"The Killer Angels" - читать интересную книгу автора (Shaara Michael)

FOREWORD

JUNE 1863

I. The Armies

On June 15 the first troops of the Army of Northern Virginia, Robert E. Lee commanding, slip across the Potomac at Williamsport and begin the invasion of the North.

It is an army of seventy thousand men. They are rebels and volunteers. They are mostly unpaid and usually self-equipped. It is an army of remarkable unity, fighting for disunion. It is Anglo-Saxon and Protestant. Though there are many men who cannot read or write, they all speak English. They share common customs and a common faith and they have been consistently victorious against superior members. They have as solid a faith in their leader as any veteran army that ever marched. They move slowly north behind the Blue Ridge, using the mountains to screen their movements. Their main objective is to draw the Union Army out into the open where it can be destroyed. By the end of the month they are closing on Harrisburg, having spread panic and rage and despair through the North.

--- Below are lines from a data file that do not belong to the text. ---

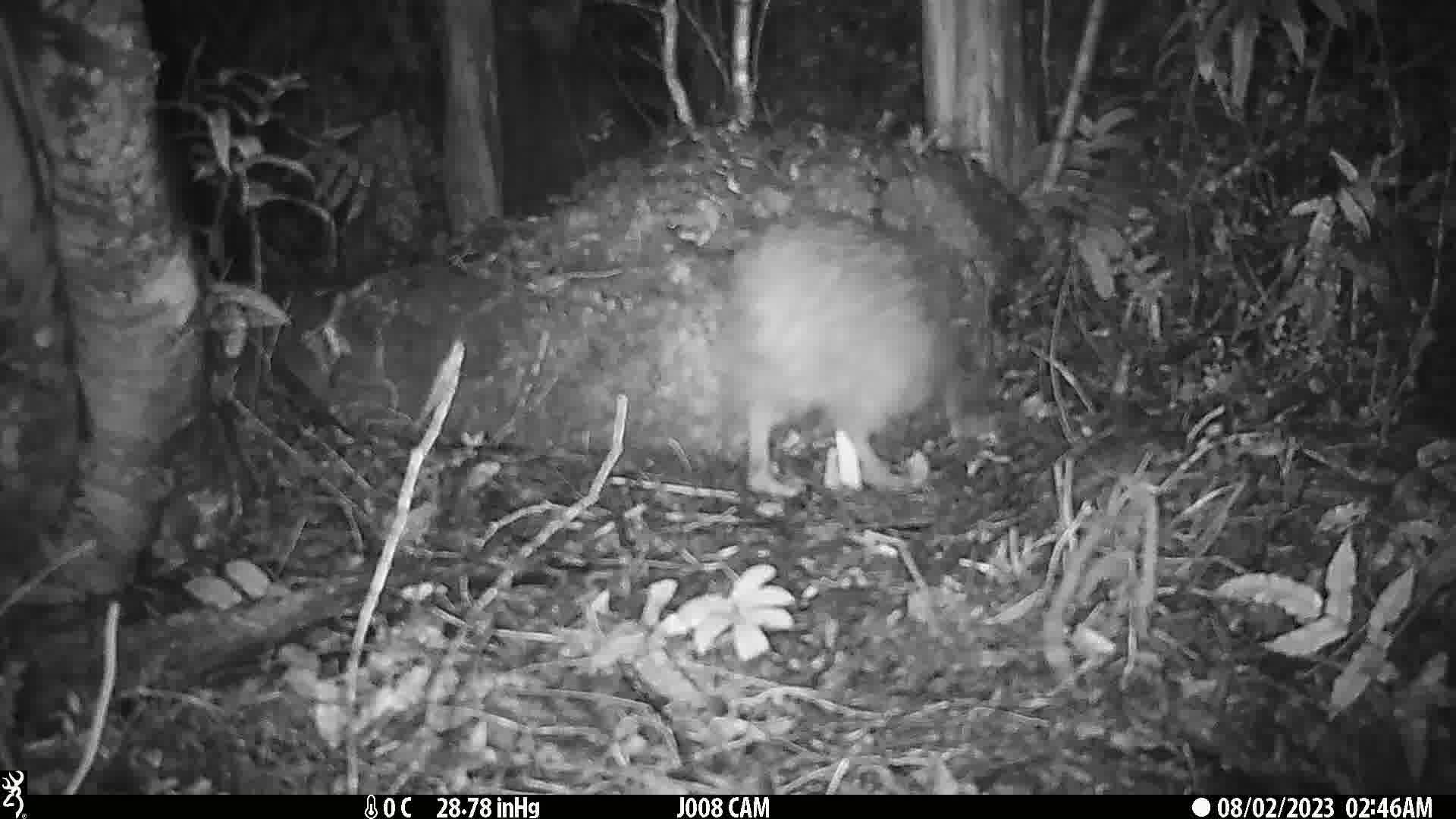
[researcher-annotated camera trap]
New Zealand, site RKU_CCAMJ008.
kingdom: Animalia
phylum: Chordata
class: Aves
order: Apterygiformes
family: Apterygidae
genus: Apteryx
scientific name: Apteryx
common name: kiwi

Late in June the Army of the Potomac, ever slow to move, turns north at last to begin the great pursuit which will end at Gettysburg. It is a strange new kind of army, a polyglot mass of vastly dissimilar men, fighting for union.

There are strange accents and strange religions and many who do not speak English at all. Nothing like this army has been seen upon the planet. It is a collection of men from many different places who have seen much defeat and many commanders. They are volunteers: last of the great volunteer armies, for the draft is beginning that summer in the North. They have lost faith in their leaders but not in themselves. They think this will be the last battle, and they are glad that it is to be fought on their own home ground.

They come up from the South, eighty thousand men, up the narrow roads that converge toward the blue mountains. The country through which they march is some of the most beautiful country in the Union. It is the third summer of the war.